Parsing quasi-standard date-time strings

Proposal: https://github.com/tc39/proposal-uniform-interchange-date-parsing

Technical Background

ISO 8601

http://dotat.at/tmp/ISO_8601-2004_E.pdf

ISO 8601 contains multitudes

This International Standard is applicable whenever representation of dates in the [proleptic] Gregorian calendar, times in the 24-hour timekeeping system, time intervals and recurring time intervals or of the formats of these representations are included in information interchange. It includes

— calendar dates expressed in terms of calendar year, calendar month and calendar day of the month;

— ordinal dates expressed in terms of calendar year and calendar day of the year;

— week dates expressed in terms of calendar year, calendar week number and calendar day of the week;

— local time based upon the 24-hour timekeeping system;

— Coordinated Universal Time of day;

— local time and the difference from Coordinated Universal Time;

— combination of date and time of day;

— time intervals;

— recurring time intervals.

ISO 8601:2004(E) §1

ISO 8601 Taxonomy

ISO 8601 formats

basic format

format of a date and time representation or date and time format representation comprising the minimum number of time elements necessary for the accuracy required

NOTE The basic format should be avoided in plain text.

extended format

extension of the basic format that includes additional separators

ISO 8601:2004(E) §2.3

ISO 8601 extended format date representations

Representation Group

Example

Example (expanded year)

calendar date

2018-07-24

+002018-07-24

ordinal date

2018-205

+002018-205

week date

2018-W30-2

+002018-W30-2

calendar date (reduced to month precision)

2018-07

+002018-07

calendar date (reduced to year precision)

2018

+002018

ISO 8601 extended format time of day representations

Representation Group

No Fraction

Comma Fraction

Dot Fraction

local time

15:27:45

15:27:45,4

15:27:45.4

local time (minute precision)

15:27

15:27,75

15:27.75

UTC of day

23:20:30Z

23:20:30,1Z

23:20:30.1Z

UTC of day (minute precision)

23:20Z

23:20,5Z

23:20.5Z

local and UTC offset

15:27+01:00

15:27,6+01:00

15:27.6+01:00

local and hours-only UTC offset

16:42:33-07

16:42:33,15-07

16:42:33.15-07

ISO 8601 profiles

A Profile of ISO 8601 is a specification developed by a particular community which explains how ISO 8601 is to be used, to carry out a particular function or group of functions relevant to that community.
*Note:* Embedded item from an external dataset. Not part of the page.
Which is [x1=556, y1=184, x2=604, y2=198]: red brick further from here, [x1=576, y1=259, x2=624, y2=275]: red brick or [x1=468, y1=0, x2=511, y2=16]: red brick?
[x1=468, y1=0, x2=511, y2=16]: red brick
1. It may list features of 8601 to be supported.

2. In cases where there are multiple methods specified in 8601 to support a particular function, the profile may select a single method.

3. In cases where there are different interpretations of a particular function, the profile may select a single interpretation, or provide clarification.

4. It might list features that are not relevant and need not be supported.

5. It might specify several levels of support.

ISO/DIS 8601-2:2016(e) §B.3

http://dotat.at/tmp/ISO_8601-201x-2-DIS.pdf

RFC 3339

https://tools.ietf.org/html/rfc3339

Internet Date/Time Format

The following profile of ISO 8601 dates SHOULD be used in new protocols on the Internet.”

YYYY-MM-DD(T | t ) HH:mm:ss [ .s ] ( Z | z | ±HH:mm )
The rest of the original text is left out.